Even in the best case scenario where AAA game companies spend a bunch of $$$ on their own machine learning algorithms to detect cheaters, I think we’ve all seen enough headlines about Facebook and Amazon using similar tech to know that there will be a significant number of false positives. Meaning that every time you’re doing well in a game you’ll have maybe a 0.1 - 1% chance of being kicked by the anti cheat algorithm.
I don't think that's likely for the simple reason that running constant heuristics for everyone would be cost prohibitive. I think the detection would be more of a long-term approach of randomly auditing the combat windows of people who end up in the top whatever fraction (say a third or quarter) for gives like frame-perfect snapping and other unnatural movements, then flagging accounts that trip those conditions for further auditing, and then deciding on some threshold at which point it gets put in for human review.
Or at least that's how to do black-box heuristic detection correctly, but knowing how fucked the major publishers are if this setup becomes popular they'll instead do something like collaborate with hardware manufacturers to require "premium verified" peripherals that do something like create secure encrypted channels between the device and game, forcing people to buy new hardware at a premium if they want to play online.

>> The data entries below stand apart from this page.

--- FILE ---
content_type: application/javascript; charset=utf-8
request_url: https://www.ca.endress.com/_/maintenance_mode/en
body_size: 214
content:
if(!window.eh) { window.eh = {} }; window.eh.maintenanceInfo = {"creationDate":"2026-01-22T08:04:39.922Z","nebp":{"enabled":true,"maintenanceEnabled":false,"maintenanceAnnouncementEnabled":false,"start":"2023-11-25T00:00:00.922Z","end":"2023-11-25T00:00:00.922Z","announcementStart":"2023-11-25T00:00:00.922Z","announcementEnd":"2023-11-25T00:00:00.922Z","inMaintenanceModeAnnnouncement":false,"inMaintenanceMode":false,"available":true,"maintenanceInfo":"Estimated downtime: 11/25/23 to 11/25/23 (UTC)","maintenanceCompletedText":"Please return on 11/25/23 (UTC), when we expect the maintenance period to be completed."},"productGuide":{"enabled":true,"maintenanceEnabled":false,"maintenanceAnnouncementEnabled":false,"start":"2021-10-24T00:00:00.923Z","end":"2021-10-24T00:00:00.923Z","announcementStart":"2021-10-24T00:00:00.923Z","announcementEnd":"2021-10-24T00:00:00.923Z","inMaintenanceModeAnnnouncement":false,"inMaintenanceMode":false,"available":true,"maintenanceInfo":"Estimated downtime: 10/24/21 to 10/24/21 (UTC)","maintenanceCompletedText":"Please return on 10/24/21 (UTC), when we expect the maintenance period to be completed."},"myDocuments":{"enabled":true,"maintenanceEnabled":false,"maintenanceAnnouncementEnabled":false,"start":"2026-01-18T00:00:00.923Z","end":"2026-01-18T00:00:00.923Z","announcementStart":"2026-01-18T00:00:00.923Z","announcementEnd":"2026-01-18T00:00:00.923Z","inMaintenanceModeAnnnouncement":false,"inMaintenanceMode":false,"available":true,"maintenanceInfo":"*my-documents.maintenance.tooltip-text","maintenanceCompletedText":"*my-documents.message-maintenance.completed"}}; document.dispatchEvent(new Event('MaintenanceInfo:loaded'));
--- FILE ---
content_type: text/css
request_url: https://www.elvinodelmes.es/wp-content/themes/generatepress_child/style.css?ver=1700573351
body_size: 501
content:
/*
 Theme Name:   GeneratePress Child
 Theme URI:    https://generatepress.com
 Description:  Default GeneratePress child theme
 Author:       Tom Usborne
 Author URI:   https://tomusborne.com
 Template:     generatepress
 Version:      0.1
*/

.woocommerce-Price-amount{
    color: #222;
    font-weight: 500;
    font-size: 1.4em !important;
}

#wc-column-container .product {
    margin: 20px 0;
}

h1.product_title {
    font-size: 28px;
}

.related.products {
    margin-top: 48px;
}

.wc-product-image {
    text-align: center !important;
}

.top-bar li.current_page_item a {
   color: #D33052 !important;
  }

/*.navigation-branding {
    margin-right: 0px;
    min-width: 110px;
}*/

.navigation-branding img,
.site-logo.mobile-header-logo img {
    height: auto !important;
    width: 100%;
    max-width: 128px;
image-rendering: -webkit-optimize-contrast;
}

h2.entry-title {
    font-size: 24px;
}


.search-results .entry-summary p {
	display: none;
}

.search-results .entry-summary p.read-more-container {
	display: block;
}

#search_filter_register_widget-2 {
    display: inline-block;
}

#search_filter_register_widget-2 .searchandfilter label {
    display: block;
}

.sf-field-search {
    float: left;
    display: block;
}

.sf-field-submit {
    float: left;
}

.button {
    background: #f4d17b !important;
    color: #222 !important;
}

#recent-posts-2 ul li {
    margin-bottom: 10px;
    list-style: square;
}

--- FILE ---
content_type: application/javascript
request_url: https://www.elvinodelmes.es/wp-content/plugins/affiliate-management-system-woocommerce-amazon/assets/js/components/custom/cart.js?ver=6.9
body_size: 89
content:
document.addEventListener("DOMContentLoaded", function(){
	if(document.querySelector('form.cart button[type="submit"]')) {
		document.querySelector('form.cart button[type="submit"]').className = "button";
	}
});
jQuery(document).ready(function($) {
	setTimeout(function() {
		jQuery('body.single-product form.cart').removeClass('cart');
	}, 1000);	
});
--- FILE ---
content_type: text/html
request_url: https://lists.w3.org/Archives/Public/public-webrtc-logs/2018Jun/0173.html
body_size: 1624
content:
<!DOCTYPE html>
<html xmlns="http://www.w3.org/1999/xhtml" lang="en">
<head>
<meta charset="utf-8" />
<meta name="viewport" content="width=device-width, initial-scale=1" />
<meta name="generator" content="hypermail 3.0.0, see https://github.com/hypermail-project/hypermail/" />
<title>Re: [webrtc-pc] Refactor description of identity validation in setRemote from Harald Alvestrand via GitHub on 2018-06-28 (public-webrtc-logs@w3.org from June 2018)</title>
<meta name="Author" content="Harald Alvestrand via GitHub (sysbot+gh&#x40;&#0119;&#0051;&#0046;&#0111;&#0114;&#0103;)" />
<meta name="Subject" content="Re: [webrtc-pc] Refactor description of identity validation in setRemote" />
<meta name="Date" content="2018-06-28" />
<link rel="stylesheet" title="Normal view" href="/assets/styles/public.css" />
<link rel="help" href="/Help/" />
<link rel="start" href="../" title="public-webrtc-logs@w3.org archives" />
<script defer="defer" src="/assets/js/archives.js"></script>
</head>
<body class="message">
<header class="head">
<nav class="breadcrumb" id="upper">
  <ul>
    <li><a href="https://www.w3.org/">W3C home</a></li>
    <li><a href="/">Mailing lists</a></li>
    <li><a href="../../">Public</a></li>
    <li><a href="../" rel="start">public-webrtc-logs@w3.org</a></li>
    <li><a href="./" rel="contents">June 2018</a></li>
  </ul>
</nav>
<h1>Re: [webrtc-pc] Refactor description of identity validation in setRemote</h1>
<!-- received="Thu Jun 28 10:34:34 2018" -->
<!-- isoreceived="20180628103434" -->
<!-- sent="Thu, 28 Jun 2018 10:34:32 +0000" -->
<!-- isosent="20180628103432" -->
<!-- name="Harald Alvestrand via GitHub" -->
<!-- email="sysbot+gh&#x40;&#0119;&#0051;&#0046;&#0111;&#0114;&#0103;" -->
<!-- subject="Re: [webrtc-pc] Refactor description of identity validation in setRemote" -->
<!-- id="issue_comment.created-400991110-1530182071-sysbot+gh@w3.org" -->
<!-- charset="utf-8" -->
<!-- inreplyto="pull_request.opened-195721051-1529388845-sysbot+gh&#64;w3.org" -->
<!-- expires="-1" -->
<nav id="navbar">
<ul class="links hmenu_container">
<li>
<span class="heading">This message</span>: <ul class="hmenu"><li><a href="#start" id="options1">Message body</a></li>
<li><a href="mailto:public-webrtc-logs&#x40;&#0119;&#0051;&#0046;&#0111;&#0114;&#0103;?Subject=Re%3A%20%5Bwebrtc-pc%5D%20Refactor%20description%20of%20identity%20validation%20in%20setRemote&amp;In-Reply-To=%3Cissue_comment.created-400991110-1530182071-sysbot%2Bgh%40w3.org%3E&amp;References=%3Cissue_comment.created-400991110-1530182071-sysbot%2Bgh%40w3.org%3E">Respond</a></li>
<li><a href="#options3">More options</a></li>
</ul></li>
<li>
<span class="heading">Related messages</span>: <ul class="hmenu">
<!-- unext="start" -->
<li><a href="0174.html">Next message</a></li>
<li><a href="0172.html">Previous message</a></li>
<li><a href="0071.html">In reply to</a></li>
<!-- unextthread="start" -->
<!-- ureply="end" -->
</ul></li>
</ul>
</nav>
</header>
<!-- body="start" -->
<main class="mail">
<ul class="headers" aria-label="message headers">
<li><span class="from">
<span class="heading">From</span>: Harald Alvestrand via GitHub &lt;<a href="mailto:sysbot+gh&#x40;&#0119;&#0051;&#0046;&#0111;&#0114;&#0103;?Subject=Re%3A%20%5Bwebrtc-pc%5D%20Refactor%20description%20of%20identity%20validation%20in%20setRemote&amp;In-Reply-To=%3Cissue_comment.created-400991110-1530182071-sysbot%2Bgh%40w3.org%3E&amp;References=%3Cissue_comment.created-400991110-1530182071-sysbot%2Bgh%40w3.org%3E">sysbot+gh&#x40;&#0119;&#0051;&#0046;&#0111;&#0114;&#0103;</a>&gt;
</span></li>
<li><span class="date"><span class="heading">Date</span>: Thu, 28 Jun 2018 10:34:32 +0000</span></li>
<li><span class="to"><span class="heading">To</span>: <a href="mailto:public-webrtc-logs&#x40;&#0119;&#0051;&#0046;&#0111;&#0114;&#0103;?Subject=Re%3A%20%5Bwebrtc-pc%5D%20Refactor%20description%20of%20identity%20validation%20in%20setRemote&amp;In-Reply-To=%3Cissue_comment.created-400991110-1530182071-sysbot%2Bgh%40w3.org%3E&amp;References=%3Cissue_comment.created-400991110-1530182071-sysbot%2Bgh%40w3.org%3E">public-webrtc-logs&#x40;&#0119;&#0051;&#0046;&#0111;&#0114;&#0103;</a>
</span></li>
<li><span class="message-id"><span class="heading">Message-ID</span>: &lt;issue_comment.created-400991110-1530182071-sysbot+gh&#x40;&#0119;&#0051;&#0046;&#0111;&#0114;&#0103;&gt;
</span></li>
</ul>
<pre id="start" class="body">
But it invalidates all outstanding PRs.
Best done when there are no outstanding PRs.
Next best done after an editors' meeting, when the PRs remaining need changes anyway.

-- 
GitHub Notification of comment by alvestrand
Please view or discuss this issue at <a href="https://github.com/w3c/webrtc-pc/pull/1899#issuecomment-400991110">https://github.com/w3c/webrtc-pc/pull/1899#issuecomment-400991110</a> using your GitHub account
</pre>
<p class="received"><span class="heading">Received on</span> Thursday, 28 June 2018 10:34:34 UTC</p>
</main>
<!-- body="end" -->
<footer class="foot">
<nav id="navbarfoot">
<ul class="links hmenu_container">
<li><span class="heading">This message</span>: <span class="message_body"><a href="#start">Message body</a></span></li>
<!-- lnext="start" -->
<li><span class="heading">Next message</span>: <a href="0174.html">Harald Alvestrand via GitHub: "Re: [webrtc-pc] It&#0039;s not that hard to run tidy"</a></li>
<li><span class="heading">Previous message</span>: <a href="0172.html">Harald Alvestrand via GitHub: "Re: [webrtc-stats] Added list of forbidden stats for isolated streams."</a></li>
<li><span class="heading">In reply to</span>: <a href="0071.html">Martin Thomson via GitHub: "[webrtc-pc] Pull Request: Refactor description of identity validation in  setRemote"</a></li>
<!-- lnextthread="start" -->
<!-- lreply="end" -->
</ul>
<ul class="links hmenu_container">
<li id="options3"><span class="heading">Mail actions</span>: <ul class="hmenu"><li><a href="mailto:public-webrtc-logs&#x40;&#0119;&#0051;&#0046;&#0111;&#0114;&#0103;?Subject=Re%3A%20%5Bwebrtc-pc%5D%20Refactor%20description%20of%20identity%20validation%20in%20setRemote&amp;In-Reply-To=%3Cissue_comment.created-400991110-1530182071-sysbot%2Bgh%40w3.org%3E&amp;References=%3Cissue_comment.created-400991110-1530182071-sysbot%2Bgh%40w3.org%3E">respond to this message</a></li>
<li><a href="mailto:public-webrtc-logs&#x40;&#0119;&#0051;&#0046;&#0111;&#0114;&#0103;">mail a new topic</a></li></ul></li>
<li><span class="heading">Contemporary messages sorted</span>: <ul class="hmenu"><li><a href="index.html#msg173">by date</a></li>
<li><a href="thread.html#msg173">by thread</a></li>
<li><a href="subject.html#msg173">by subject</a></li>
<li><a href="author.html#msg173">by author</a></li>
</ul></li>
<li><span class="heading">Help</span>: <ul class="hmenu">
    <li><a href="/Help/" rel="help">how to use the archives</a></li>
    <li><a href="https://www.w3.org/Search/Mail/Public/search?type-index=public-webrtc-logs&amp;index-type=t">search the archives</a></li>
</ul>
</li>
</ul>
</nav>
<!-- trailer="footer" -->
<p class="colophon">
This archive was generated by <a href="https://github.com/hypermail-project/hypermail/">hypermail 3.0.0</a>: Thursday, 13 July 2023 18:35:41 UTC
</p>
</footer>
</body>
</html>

That makes sense, you could probably catch the vast majority of cheaters that way for an acceptable price. I think that you might be right about verified hardware, if this hack catches on I wouldn’t be shocked if the publishers respond by having next gen FPS titles reject generic controllers and require expensive verified TM hardware
I think that you might be right about verified hardware, if this hack catches on I wouldn’t be shocked if the publishers respond by having next gen FPS titles reject generic controllers and require expensive verified TM hardware
The worst part is that I sat thinking about this and played out the resulting arms race in my head this morning, thinking about how that could be implemented to begin with (in the simplest and most flawed way possible, of course: security through obscurity with basic encryption on top of some proprietary obfuscation stuff), how that would be immediately leaked and reverse engineered to make emulators, and so on until you get to draconian measures like unique device IDs that have to be registered and that get locked to unique system signatures, with the game and server verifying that you're the only user with that device ID and that your system is the one the device is registered to in order to stop emulators from being able to spoof.
Overall an utterly pointless fight that will overall be bad for devs and bad for consumers but very good for a Denuvo-esque company providing these solutions and for the peripheral companies that get to massively mark up any piece of hardware that's "Game Approved and Verified" or whatever they want to call it. Maybe there'll even be competing, incompatible standards with notoriously jealous companies like Sony trying to make their own in-house solution that will only work with their own peripherals and then requiring them even on PC ports, hell fuckers like Sony would probably make it a standard feature even for their singleplayer games if they figure they could get away with it.
I don't think that's likely for the simple reason that running constant heuristics for everyone would be cost prohibitive. I think the detection would be more of a long-term approach of randomly auditing the combat windows of people who end up in the top whatever fraction (say a third or quarter) for gives like frame-perfect snapping and other unnatural movements, then flagging accounts that trip those conditions for further auditing, and then deciding on some threshold at which point it gets put in for human review.
Or at least that's how to do black-box heuristic detection correctly, but knowing how fucked the major publishers are if this setup becomes popular they'll instead do something like collaborate with hardware manufacturers to require "premium verified" peripherals that do something like create secure encrypted channels between the device and game, forcing people to buy new hardware at a premium if they want to play online.
That makes sense, you could probably catch the vast majority of cheaters that way for an acceptable price. I think that you might be right about verified hardware, if this hack catches on I wouldn’t be shocked if the publishers respond by having next gen FPS titles reject generic controllers and require expensive verified TM hardware
The worst part is that I sat thinking about this and played out the resulting arms race in my head this morning, thinking about how that could be implemented to begin with (in the simplest and most flawed way possible, of course: security through obscurity with basic encryption on top of some proprietary obfuscation stuff), how that would be immediately leaked and reverse engineered to make emulators, and so on until you get to draconian measures like unique device IDs that have to be registered and that get locked to unique system signatures, with the game and server verifying that you're the only user with that device ID and that your system is the one the device is registered to in order to stop emulators from being able to spoof.
Overall an utterly pointless fight that will overall be bad for devs and bad for consumers but very good for a Denuvo-esque company providing these solutions and for the peripheral companies that get to massively mark up any piece of hardware that's "Game Approved and Verified" or whatever they want to call it. Maybe there'll even be competing, incompatible standards with notoriously jealous companies like Sony trying to make their own in-house solution that will only work with their own peripherals and then requiring them even on PC ports, hell fuckers like Sony would probably make it a standard feature even for their singleplayer games if they figure they could get away with it.
On the capture side, point camera at monitor. Less accurate, I suppose.